Extensive cross-reactive T cell epitopes across SARS-CoV-2 Omicron variant spikes with finite immune evasion mutations.

Abstract

Background: The impact of spike protein mutations on T cell responses, particularly in SARS-CoV-2 Omicron variants, remains incompletely elucidated.

Methods: In this study, DNA vaccines encoding the spike protein of both the ancestral virus and Omicron variants were developed and administered in conjunction with a Th1-type adjuvant to BALB/c mice. Cross-reactive T cell responses to the spike proteins were assessed in the splenocytes of these mice using IFN-γ ELISPOT assays. Additionally, flow cytometry (FACS) was utilized to evaluate IFN-γ⁺ CD4⁺ and CD8⁺ T cell responses to various peptides covering the entire spike protein sequence.

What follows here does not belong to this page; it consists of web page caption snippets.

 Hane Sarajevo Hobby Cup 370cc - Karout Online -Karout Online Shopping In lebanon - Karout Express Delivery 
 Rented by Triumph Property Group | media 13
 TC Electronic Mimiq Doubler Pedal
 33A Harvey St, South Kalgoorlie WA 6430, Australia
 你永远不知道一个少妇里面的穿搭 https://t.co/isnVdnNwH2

Results: Our study demonstrated that only a limited number of mice, along with a minor subset of their splenocytes vaccinated with the DNA vaccine targeting the original spike protein, exhibited weak cross-reactivity with Omicron variants. This observation underscores the differences in T cell epitopes between Omicron variants and the prototype spikes, indicating that at least 50 and 37 mutations in Omicron variants contribute to their evasion of CD4⁺ and CD8⁺ T cell responses, respectively. Conversely, DNA vaccines encoding spike proteins from Omicron variants successfully elicited strong cross-reactive T cell responses in the immunized mice. In particular, Vaccines targeting the BA.1, BA.5, XBB.1.5, and JN.1 variants demonstrated the most robust and comprehensive T cell immune responses among Omicron variants. This efficacy is attributed to the presence of less than eleven T cell immune evasion mutations in their spike proteins, alongside numerous mutations that enhance T cell responses.

Conclusions: These findings underscore the imperative to update WHO emergency vaccine policies and contribute to the development of more effective vaccines and immunization strategies, to better control the infections caused by emerging Omicron variants.